Masyarakat Hindu-Tamil akan mengadakan acara Panguni Uthiram di kuil tersebut. Saat itu, saya baru pertama sekali mengikutinya dan masih belum tahu kegiatan apa saja yang akan dilakukan dalam acara ini. Berdasarkan informasi dari salah seorang dosen, acara ini adalah acara tahunan yang dilakukan oleh masyarakat Hindu-Tamil. Salah satu kegiatannya adalah pembayaran nazar dengan menusuk lidah orang yang keinginannya telah dikabulkan oleh dewa. Sesampainya di kuil, saya pun langsung mengeluarkan kamera dan membungkusnya dengan plastik karena masih hujan. Di halaman kuil, ada beberapa patung-patung dewa yang dihias dengan kalungan-kalungan bunga. Ketika sedang mengambil foto, tiba-tiba seorang ibu dengan memakai saree[1] datang menghampiri saya dan berkata: “Nak, sepatunya dilepas ya. Nanti letakkan aja di rak itu” ucapnya sambil menunjuk pada rak sepatu yang berada dekat gerbang kuil. “Oh, ia buk.” saya menjawab dan segera melepaskan sepatu. Saya pun baru menyadari bahwa mampir semua orang yang ada di sana tidak menggunakan alas kaki. Hal ini menimbulkan pertanyaan dalam hati saya, namun bunyi lonceng dan barisan laki-laki yang keluar dari dalam kuil mengalihkan perhatian saya.
Seorang lelaki mengenakan kain orange yang dililitkan pada pinggangnya dan tanpa mengenakan atasan, memimpin barisan tersebut. Tangan kirinya memegang lonceng dan tangan kanannya memegang piring kuningan yang terdapat api di tengahnya. Kemudian ia berhenti di halaman tengah kuil, di depan salah satu patung dewa (Ganesa) yang menyerupai seekor gajah yang sedang berdiri. Sambil membungkuk dan mengucapkan doa-doa (sembahyang), ia membunyikan lonceng dan memutar piring berisi api dihadapan patung tersebut. Di barisan belakangnya terlihat anak-anak dan orang dewasa, namun mereka hanya diam berdiri dengan posisi telapak tangan disatukan seperti memohon. Dalam hati saya berkata, “mungkin orang yang di belakang ini yang bernazar.”
Hujan sudah berhenti dan kini semakin banyak pengunjung yang berdatangan. Sebagian pengunjung terlihat seperti penduduk setempat, terlihat dari pakaian mereka yang hanya mengenakan celana pendek, kaos oblong, atau daster.

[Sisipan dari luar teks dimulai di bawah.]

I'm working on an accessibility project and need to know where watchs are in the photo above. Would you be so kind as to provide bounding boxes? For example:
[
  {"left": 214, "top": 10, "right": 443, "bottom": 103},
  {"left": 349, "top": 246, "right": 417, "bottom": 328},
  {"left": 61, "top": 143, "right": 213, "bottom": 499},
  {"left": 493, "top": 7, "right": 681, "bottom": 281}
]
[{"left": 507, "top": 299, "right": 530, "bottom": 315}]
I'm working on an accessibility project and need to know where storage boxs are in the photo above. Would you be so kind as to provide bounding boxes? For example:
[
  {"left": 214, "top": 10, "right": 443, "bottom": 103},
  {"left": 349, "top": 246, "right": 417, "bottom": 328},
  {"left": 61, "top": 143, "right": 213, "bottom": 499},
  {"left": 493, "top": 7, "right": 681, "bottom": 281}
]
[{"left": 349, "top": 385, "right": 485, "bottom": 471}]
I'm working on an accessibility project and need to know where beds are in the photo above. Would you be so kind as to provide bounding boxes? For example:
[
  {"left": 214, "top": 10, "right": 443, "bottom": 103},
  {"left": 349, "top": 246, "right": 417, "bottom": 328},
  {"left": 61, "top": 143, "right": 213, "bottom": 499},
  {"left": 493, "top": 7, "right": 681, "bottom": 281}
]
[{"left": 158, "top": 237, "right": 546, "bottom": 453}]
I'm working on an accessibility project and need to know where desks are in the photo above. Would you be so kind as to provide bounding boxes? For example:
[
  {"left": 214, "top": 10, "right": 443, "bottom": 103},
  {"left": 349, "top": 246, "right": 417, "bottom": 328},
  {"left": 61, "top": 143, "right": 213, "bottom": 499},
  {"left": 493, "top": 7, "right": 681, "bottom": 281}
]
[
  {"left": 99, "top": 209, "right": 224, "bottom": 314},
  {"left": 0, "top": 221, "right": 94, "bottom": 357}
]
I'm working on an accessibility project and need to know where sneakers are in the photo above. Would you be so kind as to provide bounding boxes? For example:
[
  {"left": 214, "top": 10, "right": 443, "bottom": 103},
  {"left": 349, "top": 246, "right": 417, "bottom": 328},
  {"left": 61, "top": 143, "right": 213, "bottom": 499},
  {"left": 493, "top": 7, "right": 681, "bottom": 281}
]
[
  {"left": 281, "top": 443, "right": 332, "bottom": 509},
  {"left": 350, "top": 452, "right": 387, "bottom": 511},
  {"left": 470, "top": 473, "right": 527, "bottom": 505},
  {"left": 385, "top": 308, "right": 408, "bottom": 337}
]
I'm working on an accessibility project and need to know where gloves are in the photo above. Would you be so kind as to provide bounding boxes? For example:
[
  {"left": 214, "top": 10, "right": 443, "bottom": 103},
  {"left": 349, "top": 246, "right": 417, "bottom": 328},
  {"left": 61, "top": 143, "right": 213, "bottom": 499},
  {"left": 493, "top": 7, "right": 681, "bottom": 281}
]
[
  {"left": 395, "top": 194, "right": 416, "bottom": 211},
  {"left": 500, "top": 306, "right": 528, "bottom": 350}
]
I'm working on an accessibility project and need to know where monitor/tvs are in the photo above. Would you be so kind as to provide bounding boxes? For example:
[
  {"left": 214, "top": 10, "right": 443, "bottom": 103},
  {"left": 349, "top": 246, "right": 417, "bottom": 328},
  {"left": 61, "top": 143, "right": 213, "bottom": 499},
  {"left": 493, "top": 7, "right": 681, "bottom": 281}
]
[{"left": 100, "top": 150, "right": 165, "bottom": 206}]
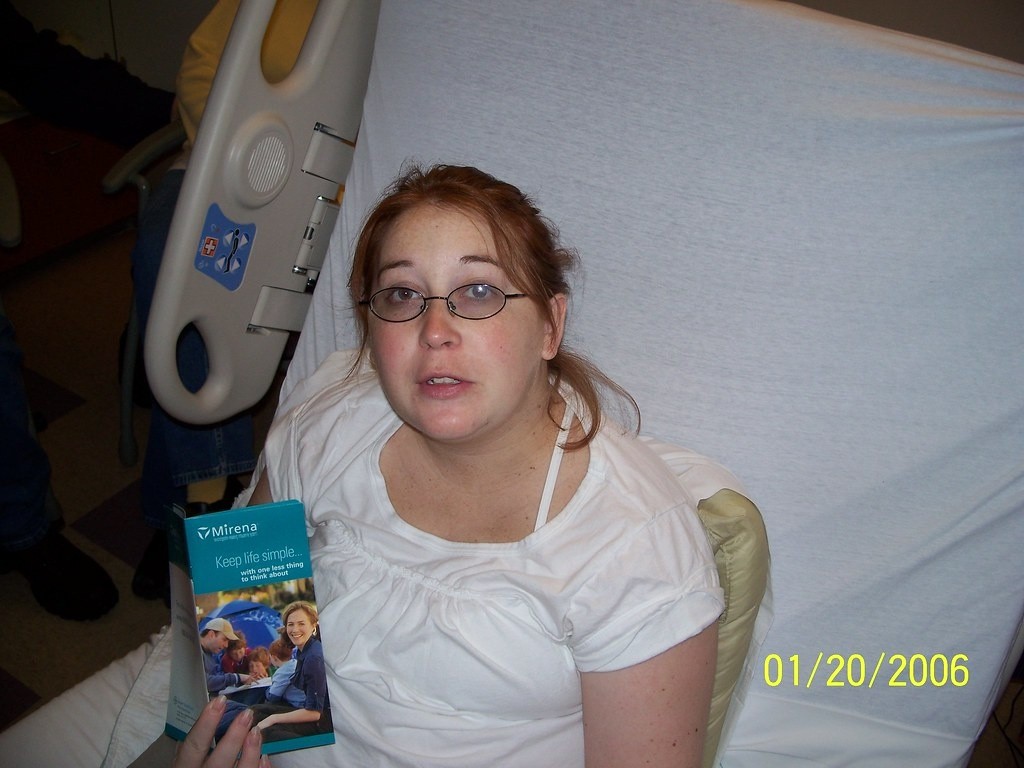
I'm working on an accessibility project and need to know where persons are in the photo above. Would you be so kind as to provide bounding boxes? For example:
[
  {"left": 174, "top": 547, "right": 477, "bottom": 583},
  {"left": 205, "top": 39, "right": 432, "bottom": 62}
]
[
  {"left": 0, "top": 297, "right": 119, "bottom": 622},
  {"left": 132, "top": 0, "right": 323, "bottom": 609},
  {"left": 173, "top": 166, "right": 724, "bottom": 768},
  {"left": 200, "top": 601, "right": 334, "bottom": 744}
]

Bahkan ada beberapa ibu-ibu yang masih memegang plastik belanjaan. Selain itu, ada juga pengunjung yang sepertinya berasal dari media cetak atau elektronik. Terlihat dari tanda pengenal yang mereka kalungkan di leher atau seragam yang bertuliskan nama perusahaan media cetak maupun elektronik.
Semaraknya hiasan dalam kuil, mendorong saya untuk masuk dan meninggalkan ritual sembahyang yang sedang dilakukan di luar. Bangunan kuil ini melebar dan pada kedua ujungnya, terdapat ruangan tanpa pintu yang berisi patung dewa dan besi besar menyerupai panah. Terdapat beberapa piring-piring aluminium yang berisi sesajen diletakkan di lantai. Beras, bunga, buah-buahan, rempah-rempah, kacang-kacangan dan lainnya menjadi pengisi piring-piring tersebut. Di dalam kuil juga ramai dengan pengunjung yang mengambil foto atau panitia acara yang merapikan sesajen dan perlengkapan acara lainnya.
Jarum jam menunjuk ke angka delapan ketika barisan orang-orang dari luar masuk ke dalam kuil. Ternyata persiapan acara di dalam belum selesai, sehingga semua orang masih harus menunggu. Ketika menunggu, saya menghampiri salah seorang laki-laki yang tadi ikut dalam barisan. Setelah berkenalan, saya kemudian mulai menanyakan hal-hal yang berkaitan dengan acara tersebut. Laki-laki itu bernama Raguwan, ia mengatakan bahwa sebagian orang yang berbaris tadi adalah penazar yang nanti akan di tusuk bagian tubuhnya. Sedangkan ia dan yang lainnya hanyalah sebagai pelengkap acara tersebut. Tahun ini (2011), penazarnya berjumlah 13 orang dan semuanya laki-laki. Berbeda dengan tahun sebelumnya, yang salah satu penazarnya ada perempuan.  Kemudian, ia menunjukkan pendeta dan pengurus kuil, dan juga seorang pendeta dari Malaysia yang memang sengaja diundang menjadi pemimpin acara tersebut.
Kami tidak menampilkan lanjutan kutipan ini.